Álvarez Mendoza señaló que factores como la pobreza, el desempleo, la desigualdad, la discriminación y la falta de oportunidades continúan siendo elementos que propician la incidencia delictiva, por lo que insistió en que la prevención debe abordarse desde una perspectiva amplia y multidisciplinaria.
En ese sentido, sostuvo que la responsabilidad de construir entornos más seguros no recae únicamente en las instituciones encargadas de la seguridad pública, sino que requiere la participación coordinada de los tres órdenes de gobierno, las instituciones educativas, el sector social y la ciudadanía. Solo mediante una acción conjunta, afirmó, será posible fortalecer el tejido social y reducir las condiciones que alimentan la violencia.

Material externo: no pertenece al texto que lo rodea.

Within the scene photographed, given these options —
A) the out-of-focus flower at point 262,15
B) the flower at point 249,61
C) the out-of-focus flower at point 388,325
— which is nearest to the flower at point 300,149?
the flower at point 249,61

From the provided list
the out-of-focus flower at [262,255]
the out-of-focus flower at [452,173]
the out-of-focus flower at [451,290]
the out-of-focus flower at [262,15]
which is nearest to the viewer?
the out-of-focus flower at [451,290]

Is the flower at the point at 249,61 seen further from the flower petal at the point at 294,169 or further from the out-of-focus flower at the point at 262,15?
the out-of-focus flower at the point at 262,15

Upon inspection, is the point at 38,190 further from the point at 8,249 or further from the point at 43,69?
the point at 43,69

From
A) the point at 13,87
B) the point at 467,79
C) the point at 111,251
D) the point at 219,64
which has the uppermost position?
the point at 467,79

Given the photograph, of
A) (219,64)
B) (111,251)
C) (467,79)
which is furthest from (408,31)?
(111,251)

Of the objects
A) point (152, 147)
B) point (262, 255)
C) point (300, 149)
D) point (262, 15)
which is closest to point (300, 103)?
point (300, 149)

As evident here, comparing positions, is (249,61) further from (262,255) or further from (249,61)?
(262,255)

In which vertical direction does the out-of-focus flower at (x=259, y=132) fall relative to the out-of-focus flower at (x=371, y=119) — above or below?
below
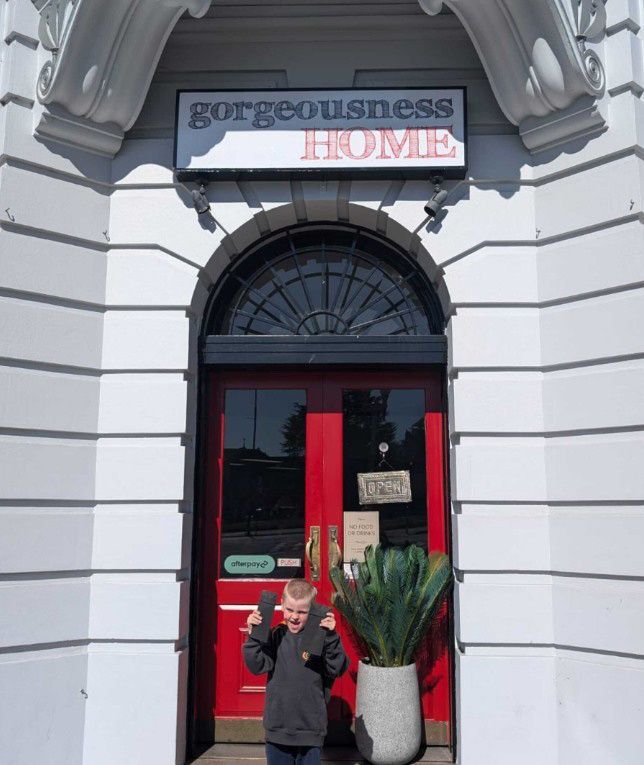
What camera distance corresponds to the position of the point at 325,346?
5.63m

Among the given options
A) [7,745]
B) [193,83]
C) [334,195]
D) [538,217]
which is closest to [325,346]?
[334,195]

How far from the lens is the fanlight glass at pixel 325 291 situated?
19.4 ft

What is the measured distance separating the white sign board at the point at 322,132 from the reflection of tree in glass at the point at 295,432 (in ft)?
6.58

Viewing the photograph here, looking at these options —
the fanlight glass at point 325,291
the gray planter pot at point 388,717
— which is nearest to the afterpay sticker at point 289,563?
the gray planter pot at point 388,717

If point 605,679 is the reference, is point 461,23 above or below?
above

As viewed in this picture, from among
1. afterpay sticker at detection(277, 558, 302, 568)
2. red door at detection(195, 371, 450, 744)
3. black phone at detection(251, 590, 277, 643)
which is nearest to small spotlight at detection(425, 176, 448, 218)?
red door at detection(195, 371, 450, 744)

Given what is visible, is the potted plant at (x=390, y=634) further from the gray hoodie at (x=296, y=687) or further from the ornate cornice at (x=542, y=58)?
the ornate cornice at (x=542, y=58)

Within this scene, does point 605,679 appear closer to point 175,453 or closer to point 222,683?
point 222,683

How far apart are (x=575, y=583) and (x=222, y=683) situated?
2895mm

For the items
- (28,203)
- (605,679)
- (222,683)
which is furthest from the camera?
(222,683)

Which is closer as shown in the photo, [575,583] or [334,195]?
[575,583]

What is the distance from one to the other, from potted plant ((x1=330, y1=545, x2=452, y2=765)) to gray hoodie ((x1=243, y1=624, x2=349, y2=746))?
1.17 meters

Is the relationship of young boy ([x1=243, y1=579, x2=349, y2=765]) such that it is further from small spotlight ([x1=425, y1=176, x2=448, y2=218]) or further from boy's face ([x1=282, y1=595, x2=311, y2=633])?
small spotlight ([x1=425, y1=176, x2=448, y2=218])

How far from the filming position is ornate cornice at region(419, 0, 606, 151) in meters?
5.05
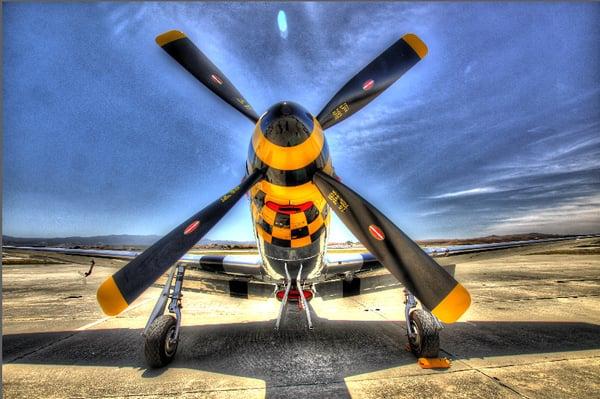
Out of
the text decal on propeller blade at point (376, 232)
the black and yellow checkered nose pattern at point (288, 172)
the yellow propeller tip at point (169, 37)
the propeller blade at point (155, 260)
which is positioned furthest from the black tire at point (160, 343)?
the yellow propeller tip at point (169, 37)

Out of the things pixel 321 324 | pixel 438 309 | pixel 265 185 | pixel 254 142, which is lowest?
pixel 321 324

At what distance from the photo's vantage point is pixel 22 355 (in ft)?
15.8

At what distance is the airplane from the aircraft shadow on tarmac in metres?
0.70

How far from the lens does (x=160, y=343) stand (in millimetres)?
4234

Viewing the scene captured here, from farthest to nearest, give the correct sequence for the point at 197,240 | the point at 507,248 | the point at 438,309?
1. the point at 507,248
2. the point at 197,240
3. the point at 438,309

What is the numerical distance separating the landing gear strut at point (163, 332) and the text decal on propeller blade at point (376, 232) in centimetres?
359

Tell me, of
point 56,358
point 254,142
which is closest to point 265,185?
point 254,142

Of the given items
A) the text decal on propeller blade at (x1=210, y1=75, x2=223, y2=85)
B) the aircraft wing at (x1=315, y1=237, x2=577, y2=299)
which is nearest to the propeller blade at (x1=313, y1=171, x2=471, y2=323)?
Result: the aircraft wing at (x1=315, y1=237, x2=577, y2=299)

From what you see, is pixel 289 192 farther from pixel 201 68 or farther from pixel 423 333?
pixel 423 333

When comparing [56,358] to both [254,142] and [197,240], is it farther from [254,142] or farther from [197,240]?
[254,142]

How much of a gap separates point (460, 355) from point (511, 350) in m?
0.91

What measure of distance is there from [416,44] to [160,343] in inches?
251

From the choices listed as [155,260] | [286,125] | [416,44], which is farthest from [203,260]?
[416,44]

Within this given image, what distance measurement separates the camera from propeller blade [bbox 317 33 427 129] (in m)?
4.38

El académico destacó también la importancia de que las políticas de seguridad se diseñen con base en evidencia científica y diagnósticos objetivos. Explicó que la investigación permite comprender con mayor precisión el origen de los fenómenos delictivos, evaluar la efectividad de las estrategias implementadas y desarrollar acciones públicas con mayores probabilidades de éxito.
Asimismo, subrayó el papel que desempeñan las universidades en este proceso, al generar conocimiento especializado y formar profesionales capaces de analizar problemáticas complejas desde distintas disciplinas. De acuerdo con el especialista, la educación superior contribuye no solo a la generación de propuestas para enfrentar los desafíos actuales, sino también a anticipar nuevas amenazas relacionadas con la seguridad.
Entre esos retos emergentes mencionó el tráfico ilícito de armas, la delincuencia asociada al uso de nuevas tecnologías y la fabricación de armamento mediante impresión tridimensional, fenómenos que, dijo, exigen una actualización permanente de las estrategias de prevención y una preparación constante de los especialistas en seguridad ciudadana.
Álvarez Mendoza enfatizó que combatir la violencia implica ir más allá de retirar armas de circulación. Consideró indispensable fortalecer la educación, promover la cultura de la legalidad, incentivar el diálogo entre los distintos sectores de la sociedad y generar oportunidades de desarrollo que disminuyan los factores de riesgo vinculados con la comisión de delitos.
Finalmente, el profesor del Centro Universitario UAEM Tianguistenco afirmó que instituciones como la Universidad Autónoma del Estado de México tienen una responsabilidad estratégica en la construcción de una cultura de paz, al aportar investigación, formar profesionales comprometidos con el bienestar colectivo y colaborar con las autoridades y la sociedad en el diseño de soluciones que permitan avanzar hacia comunidades más seguras y con mejores condiciones de desarrollo.